## TEXT TO READ

####

By the time you’re done studying this chapter, you should be able to calculate the pH of an aqueous buffered or non-buffered system, calculate concentrations of components present at various stages of a titration, assess solubility equilibria, and use the common ion effect and complex ion equilibria concepts to control solute concentrations.

15.1buffer solutions

Skills to Master:

• Using the buffer equation to calculate pH of a buffer solution.
• Calculating the pH of a buffered solution after.

Key Terms:

• Buffer – a mixture of a weak conjugate acid/base pair in roughly equal proportions.
• Buffer components – the weak conjugate acid/base pair.
• Buffer ratio – ratio of weak acid to conjugate base.
• Buffer capacity – the amount of weak acid and conjugate base present in the buffer.

Key Concepts:

• A buffer resists changes in pH because the conjugate acid/base pair can react with either added base or acid.
• A buffer has both a weak acid and its conjugate base as major components in the solution. (Note: The weak acid and conjugate base are typically within a 10-fold concentration range of each other.)
• Buffer components are often abbreviated “HA” and “A-” to describe the conjugate acid/base pair.

####

## STORED DATA
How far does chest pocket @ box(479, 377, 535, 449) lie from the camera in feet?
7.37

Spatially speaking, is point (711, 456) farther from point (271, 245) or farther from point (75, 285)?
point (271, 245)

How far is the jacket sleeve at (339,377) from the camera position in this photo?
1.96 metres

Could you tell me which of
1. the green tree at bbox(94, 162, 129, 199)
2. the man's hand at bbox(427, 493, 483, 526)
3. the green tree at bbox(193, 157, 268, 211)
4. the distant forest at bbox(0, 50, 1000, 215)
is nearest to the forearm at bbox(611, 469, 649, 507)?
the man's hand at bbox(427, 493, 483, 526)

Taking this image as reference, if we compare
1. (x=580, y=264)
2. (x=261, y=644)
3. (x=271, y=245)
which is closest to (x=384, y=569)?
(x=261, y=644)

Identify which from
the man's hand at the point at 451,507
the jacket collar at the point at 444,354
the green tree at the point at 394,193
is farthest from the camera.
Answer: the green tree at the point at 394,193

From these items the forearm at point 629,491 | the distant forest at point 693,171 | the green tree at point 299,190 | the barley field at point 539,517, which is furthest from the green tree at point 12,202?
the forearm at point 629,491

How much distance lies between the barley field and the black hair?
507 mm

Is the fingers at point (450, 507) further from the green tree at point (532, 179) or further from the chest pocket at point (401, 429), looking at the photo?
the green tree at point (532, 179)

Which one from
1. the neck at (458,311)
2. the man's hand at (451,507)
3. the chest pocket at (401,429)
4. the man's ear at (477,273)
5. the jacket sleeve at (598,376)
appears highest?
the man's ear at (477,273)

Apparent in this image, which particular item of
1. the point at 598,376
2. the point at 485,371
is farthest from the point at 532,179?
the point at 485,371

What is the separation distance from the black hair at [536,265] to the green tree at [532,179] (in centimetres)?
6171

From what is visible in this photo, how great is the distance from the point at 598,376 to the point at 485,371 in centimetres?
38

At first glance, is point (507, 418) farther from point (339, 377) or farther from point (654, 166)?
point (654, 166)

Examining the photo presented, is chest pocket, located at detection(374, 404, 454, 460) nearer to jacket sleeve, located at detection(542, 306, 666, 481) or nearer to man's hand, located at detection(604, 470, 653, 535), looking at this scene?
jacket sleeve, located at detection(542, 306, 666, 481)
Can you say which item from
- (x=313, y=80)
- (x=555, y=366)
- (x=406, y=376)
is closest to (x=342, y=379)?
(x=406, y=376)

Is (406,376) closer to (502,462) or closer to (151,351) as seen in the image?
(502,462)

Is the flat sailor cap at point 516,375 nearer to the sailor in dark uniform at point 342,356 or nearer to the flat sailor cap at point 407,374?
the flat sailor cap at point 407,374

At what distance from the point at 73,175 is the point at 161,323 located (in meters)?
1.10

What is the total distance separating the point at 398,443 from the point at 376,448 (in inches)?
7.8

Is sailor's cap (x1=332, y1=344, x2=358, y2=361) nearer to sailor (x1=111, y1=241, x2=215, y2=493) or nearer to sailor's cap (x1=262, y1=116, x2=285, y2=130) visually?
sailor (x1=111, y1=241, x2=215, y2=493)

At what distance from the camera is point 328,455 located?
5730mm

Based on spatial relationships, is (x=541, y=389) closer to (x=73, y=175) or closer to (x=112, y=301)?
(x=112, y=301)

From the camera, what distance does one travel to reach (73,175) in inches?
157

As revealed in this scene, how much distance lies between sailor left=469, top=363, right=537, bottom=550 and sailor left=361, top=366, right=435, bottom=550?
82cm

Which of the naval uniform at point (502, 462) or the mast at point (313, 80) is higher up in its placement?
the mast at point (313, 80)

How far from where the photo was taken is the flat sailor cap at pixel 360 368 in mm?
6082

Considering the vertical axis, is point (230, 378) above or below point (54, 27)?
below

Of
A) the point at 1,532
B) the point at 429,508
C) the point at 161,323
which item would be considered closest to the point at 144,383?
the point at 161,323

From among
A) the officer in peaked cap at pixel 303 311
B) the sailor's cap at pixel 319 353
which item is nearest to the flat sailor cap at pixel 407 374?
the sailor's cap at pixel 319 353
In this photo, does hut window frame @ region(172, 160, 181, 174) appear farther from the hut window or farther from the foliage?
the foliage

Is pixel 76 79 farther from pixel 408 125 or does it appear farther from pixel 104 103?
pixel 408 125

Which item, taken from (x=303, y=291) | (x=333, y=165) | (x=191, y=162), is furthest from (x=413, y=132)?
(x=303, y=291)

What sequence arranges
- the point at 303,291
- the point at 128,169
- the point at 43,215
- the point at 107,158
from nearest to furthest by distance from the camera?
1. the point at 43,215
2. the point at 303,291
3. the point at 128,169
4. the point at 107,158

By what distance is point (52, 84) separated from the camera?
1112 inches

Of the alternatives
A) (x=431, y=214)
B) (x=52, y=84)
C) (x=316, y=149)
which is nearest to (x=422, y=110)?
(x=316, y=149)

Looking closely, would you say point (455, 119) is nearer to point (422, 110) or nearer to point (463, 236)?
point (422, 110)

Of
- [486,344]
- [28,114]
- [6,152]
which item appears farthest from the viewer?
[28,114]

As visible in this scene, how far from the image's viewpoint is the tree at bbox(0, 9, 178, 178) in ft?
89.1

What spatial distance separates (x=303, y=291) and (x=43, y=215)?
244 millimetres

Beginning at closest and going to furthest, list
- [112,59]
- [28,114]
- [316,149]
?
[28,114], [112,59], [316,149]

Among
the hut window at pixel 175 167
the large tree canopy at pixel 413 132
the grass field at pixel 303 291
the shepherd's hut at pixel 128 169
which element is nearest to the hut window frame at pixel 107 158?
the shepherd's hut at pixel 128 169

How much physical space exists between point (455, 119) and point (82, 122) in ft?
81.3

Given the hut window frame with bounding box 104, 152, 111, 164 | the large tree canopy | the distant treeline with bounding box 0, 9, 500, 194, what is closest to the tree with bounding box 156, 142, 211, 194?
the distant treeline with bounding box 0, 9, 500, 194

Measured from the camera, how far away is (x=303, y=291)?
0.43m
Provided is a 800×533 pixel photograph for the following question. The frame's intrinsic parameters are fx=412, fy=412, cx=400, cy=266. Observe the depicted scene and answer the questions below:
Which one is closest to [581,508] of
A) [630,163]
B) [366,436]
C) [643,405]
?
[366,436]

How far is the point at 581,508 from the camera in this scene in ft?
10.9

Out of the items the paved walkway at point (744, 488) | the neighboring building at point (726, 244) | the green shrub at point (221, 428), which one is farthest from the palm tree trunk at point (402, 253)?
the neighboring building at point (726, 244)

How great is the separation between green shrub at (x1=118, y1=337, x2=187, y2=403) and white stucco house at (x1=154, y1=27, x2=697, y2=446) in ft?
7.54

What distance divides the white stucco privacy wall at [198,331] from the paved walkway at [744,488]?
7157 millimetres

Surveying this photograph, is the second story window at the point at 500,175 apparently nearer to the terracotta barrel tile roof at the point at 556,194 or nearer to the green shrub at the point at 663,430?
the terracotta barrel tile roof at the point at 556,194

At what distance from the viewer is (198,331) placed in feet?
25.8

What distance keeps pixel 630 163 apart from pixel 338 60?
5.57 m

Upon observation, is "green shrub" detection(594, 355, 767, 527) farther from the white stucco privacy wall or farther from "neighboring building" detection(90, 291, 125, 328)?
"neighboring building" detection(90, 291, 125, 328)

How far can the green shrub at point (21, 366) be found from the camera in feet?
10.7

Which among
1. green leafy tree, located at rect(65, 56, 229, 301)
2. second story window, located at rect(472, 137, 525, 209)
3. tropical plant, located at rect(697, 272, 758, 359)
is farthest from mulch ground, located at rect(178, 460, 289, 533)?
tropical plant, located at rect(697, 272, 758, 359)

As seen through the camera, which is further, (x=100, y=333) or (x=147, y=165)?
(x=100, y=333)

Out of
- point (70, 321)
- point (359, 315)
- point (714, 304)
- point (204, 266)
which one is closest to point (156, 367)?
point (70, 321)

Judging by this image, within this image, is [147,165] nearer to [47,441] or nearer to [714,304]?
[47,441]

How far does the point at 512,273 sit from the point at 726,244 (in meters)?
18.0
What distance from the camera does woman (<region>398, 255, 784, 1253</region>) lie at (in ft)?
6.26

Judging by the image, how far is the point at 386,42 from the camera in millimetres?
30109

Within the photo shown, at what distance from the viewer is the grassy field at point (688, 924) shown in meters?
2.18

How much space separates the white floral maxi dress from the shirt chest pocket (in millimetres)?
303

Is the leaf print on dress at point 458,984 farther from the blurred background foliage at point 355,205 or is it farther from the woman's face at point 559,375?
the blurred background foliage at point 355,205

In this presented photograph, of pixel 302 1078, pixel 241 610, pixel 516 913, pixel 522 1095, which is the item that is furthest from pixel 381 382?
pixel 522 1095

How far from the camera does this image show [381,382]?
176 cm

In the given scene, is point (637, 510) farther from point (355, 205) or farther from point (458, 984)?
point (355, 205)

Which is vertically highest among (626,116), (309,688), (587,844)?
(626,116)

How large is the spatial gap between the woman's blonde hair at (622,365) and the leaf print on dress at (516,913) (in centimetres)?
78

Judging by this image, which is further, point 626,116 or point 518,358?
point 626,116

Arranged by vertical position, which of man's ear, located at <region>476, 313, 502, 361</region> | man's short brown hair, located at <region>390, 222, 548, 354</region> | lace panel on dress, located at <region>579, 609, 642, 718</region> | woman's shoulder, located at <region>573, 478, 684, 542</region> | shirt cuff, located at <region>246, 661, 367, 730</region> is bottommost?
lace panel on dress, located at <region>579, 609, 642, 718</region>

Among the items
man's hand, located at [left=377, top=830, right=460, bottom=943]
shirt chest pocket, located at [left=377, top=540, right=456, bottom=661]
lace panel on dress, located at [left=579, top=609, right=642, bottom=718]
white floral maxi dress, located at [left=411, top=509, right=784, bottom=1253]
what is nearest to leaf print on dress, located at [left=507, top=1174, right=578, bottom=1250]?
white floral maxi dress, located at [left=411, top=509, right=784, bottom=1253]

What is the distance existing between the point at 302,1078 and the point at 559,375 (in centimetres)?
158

####

## TASK
Can you reproduce the buffer solutions text above in full, word for word?

## SOLVED EXERCISE
By the time you’re done studying this chapter, you should be able to calculate the pH of an aqueous buffered or non-buffered system, calculate concentrations of components present at various stages of a titration, assess solubility equilibria, and use the common ion effect and complex ion equilibria concepts to control solute concentrations.

15.1buffer solutions

Skills to Master:

• Using the buffer equation to calculate pH of a buffer solution.
• Calculating the pH of a buffered solution after.

Key Terms:

• Buffer – a mixture of a weak conjugate acid/base pair in roughly equal proportions.
• Buffer components – the weak conjugate acid/base pair.
• Buffer ratio – ratio of weak acid to conjugate base.
• Buffer capacity – the amount of weak acid and conjugate base present in the buffer.

Key Concepts:

• A buffer resists changes in pH because the conjugate acid/base pair can react with either added base or acid.
• A buffer has both a weak acid and its conjugate base as major components in the solution. (Note: The weak acid and conjugate base are typically within a 10-fold concentration range of each other.)
• Buffer components are often abbreviated “HA” and “A-” to describe the conjugate acid/base pair.